Après les réquisitions de la veille, conclues essentiellement par deux à dix-huit mois de sursis simple, les six avocats des quatre co-prévenus se sont succédé au micro pour passer en revue, outre un certain nombre d’éléments de contexte, une interminable liste de préventions. Concluant ainsi trois semaines de procès, dont le délibéré sera rendu le 5 novembre prochain.

par Antoine Blochle 4 octobre 2021

« Ce procès est un peu luxueux », entame un avocat de la défense, déplorant ces « douze jours d’audience, dans un agenda correctionnel surchargé, pour parler de faits dont, il faut bien le dire, aucun n’est vraiment grave ». Douze jours d’audience qui se termineront donc par sept heures de plaidoirie de la défense. Avec, outre des raisonnements juridiques, beaucoup de contexte, surtout concernant Benalla, dépeint par son avocate comme « l’homme à abattre, la proie idéale pour une opposition déboussolée, qui avaient enfin trouvé une victime expiatoire ». « Le jour où il a échoué à mon cabinet », explique-t-elle par exemple, « il était perdu, dans un grand désordre personnel, professionnel, financier et familial. […] Il a été pris dans une broyeuse dont il a eu du mal à sortir. […] Il n’avait pas une volonté d’exister, des ors de la République, [mais] une volonté de servir la France ». Du contexte, certes, mais surtout un cumul de pas moins de vingt-cinq préventions à examiner.

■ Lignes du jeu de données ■
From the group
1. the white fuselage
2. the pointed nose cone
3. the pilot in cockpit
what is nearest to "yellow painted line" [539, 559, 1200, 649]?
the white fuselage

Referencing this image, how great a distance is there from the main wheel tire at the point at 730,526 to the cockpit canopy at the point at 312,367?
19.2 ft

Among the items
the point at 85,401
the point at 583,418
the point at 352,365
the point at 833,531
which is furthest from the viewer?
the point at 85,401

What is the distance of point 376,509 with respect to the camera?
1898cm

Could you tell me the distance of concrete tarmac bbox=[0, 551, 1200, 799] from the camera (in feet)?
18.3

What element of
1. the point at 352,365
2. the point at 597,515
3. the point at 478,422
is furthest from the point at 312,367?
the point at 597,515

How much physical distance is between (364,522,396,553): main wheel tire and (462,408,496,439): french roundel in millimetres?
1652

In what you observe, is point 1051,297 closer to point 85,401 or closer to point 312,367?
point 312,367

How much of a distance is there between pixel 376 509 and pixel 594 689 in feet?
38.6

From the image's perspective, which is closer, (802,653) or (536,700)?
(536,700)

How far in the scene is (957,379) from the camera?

■ EXERCICES À TRAITER ■
(1) Répondez aux questions suivantes d'après l'extrait sur le procès.
(a) À quelle date le délibéré sera-t-il rendu ?
(b) Combien d'heures la plaidoirie de la défense a-t-elle duré ?
(c) Combien de préventions la défense devait-elle examiner ?
(2) Recopiez fidèlement le passage de l'extrait sur le procès, en commençant aux mots « Après les réquisitions » et en vous arrêtant après les mots « 5 novembre prochain. ».

■ CORRIGÉ DES EXERCICES ■
(1)
(a) Le 5 novembre prochain.
(b) Sept heures.
(c) Vingt-cinq.

(2)
Après les réquisitions de la veille, conclues essentiellement par deux à dix-huit mois de sursis simple, les six avocats des quatre co-prévenus se sont succédé au micro pour passer en revue, outre un certain nombre d’éléments de contexte, une interminable liste de préventions. Concluant ainsi trois semaines de procès, dont le délibéré sera rendu le 5 novembre prochain.